Resolution ES-11/2 vote

On 23 March, the session was continued and two more competing resolutions were introduced. Ukraine introduced the resolution "Humanitarian consequences of the aggression against Ukraine" (A/ES-11/2) and South Africa introduced the resolution "Humanitarian situation emanating out of the conflict in Ukraine" (A/ES-11/3).
On 24 March, resolution A/ES-11/2 received 140 votes in favour and 5 against, with 38 countries abstaining.

Resolution ES-11/2 reaffirmed the member states' existing commitments and obligations under the United Nations Charter and reiterated the General Assembly's demand that Russia withdraw from Ukraine's recognized sovereign territory; it also deplored, expressed grave concern over and condemned attacks on civilian populations and infrastructure. Fourteen principles were agreed.
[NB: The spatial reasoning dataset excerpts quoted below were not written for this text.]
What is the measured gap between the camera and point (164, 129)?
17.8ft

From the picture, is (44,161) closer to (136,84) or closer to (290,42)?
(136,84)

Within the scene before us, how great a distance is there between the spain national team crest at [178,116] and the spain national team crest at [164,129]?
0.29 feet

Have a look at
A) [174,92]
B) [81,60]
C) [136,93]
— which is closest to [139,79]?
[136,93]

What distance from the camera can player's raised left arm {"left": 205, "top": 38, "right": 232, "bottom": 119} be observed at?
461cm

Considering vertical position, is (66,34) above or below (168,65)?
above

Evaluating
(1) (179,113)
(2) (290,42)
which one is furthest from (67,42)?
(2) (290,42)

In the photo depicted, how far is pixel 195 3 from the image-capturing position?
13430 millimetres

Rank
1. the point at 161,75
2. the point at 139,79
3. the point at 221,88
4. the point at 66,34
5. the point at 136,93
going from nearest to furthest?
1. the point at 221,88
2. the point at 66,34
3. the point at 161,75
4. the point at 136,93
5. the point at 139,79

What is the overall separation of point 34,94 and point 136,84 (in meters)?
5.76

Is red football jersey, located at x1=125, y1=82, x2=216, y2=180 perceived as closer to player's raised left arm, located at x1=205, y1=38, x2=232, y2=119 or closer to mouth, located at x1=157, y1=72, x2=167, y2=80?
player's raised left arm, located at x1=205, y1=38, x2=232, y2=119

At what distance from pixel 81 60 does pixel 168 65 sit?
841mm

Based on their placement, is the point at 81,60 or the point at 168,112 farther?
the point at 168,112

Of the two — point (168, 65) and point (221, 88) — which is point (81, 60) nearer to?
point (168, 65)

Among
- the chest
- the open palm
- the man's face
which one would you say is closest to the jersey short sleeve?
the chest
Briefly, the principles demanded the full implementation of Resolution ES-11/1, immediate cessation of the hostilities by the Russian Federation against Ukraine, full protection of civilians – including humanitarian personnel, journalists and persons in vulnerable situations – and encouraged "continued negotiation".
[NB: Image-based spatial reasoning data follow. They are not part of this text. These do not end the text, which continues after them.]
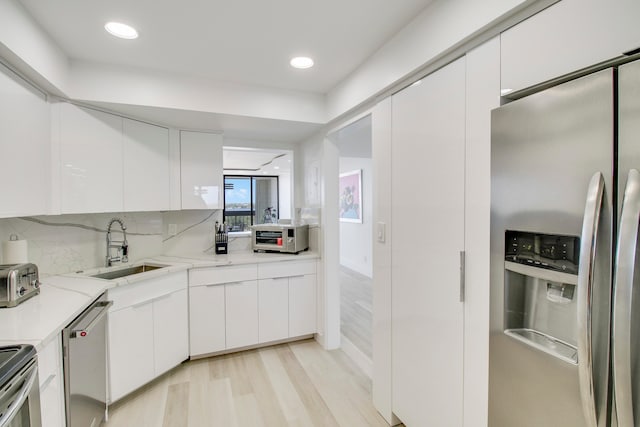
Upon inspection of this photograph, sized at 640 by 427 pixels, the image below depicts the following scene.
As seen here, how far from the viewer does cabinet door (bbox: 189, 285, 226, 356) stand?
2707 mm

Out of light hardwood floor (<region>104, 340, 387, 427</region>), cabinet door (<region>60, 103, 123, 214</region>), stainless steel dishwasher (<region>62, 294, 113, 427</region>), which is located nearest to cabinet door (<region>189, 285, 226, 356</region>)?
light hardwood floor (<region>104, 340, 387, 427</region>)

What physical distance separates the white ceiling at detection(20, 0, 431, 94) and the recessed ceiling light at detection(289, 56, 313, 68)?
0.05m

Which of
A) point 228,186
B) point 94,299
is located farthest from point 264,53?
point 228,186

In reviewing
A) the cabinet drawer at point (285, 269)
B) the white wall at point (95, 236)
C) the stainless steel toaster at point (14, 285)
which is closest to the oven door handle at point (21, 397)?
the stainless steel toaster at point (14, 285)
Voting on Resolution ES-11/2
| Vote | Tally | States | Percent of votes | Percent of members |
| In favour | 140 | Afghanistan, Albania, Andorra, Antigua and Barbuda, Argentina, Australia, Austria, Bahamas, Bahrain, Bangladesh, Barbados, Belgium, Belize, Benin, Bhutan, Bosnia-Herzegovina, Brazil, Bulgaria, Cambodia, Canada, Cape Verde, Chad, Chile, Colombia, Costa Rica, Côte d'Ivoire, Croatia, Cyprus, Czech Republic, Democratic Republic of the Congo, Denmark, Djibouti, Dominican Republic, Ecuador, Egypt, Estonia, Fiji, Finland, France, Gabon, Gambia, Georgia, Germany, Ghana, Greece, Grenada, Guatemala, Guyana, Haiti, Honduras, Hungary, Iceland, Indonesia, Iraq, Ireland, Israel, Italy, Jamaica, Japan, Jordan, Kenya, Kiribati, Kuwait, Latvia, Lebanon, Lesotho, Liberia, Libya, Liechtenstein, Lithuania, Luxembourg, Malawi, Malaysia, Maldives, Malta, Marshall Islands, Mauritania, Mauritius, Mexico, Micronesia, Moldova, Monaco, Montenegro, Myanmar, Nauru, Nepal, Netherlands, New Zealand, Niger, Nigeria, North Macedonia, Norway, Oman, Palau, Panama, Papua New Guinea, Paraguay, Peru, Philippines, Poland, Portugal, Qatar, Republic of Korea, Romania, Rwanda, Saint Kitts and Nevis, Saint Lucia, Saint Vincent and Grenadines, Samoa, San Marino, São Tomé and Príncipe, Saudi Arabia, Senegal, Serbia, Seychelles, Sierra Leone, Singapore, Slovakia, Slovenia, Solomon Islands, South Sudan, Spain, Suriname, Sweden, Switzerland, Thailand, Timor-Leste, Tonga, Trinidad and Tobago, Tunisia, Turkey, Tuvalu, Ukraine, United Arab Emirates, United Kingdom, United States, Uruguay, Vanuatu, Yemen, Zambia | 96.55% | 72.53% |
| Against | 5 | Belarus, Eritrea, North Korea, Russia, Syria | 3.45% | 2.59% |
| Abstain | 38 | Algeria, Angola, Armenia, Bolivia, Botswana, Brunei, Burundi, Central African Republic, China, Cuba, El Salvador, Equatorial Guinea, Eswatini, Ethiopia, Guinea-Bissau, India, Iran, Kazakhstan, Kyrgyzstan, Laos, Madagascar, Mali, Mongolia, Mozambique, Namibia, Nicaragua, Pakistan, Republic of the Congo, South Africa, Sri Lanka, Sudan, Tajikistan, Togo, Tanzania, Uganda, Uzbekistan, Vietnam, Zimbabwe | – | 19.68% |
| Absent | 10 | Azerbaijan, Burkina Faso, Cameroon, Comoros, Dominica, Guinea, Morocco, Somalia, Turkmenistan, Venezuela | – | 5.18% |
| Total | 193 | – | 100% | 100% |
Source: A/RES/ES-11/2 voting record ↑ Venezuela was suspended from voting in the 76th session and the 11th emergency special session owing to its failure to pay dues in the previous two years, for which it did not receive a special waiver from the Assembly.;

===7 April 2022===

Resolution ES-11/3 vote

The emergency special session reconvened on 7 April to discuss a resolution co-sponsored by 53 delegations to suspend Russia's membership of the United Nations Human Rights Council on account of reported "violations and abuses of human rights and violations of international humanitarian law by the Russian Federation, including
gross and systematic violations and abuses of human rights".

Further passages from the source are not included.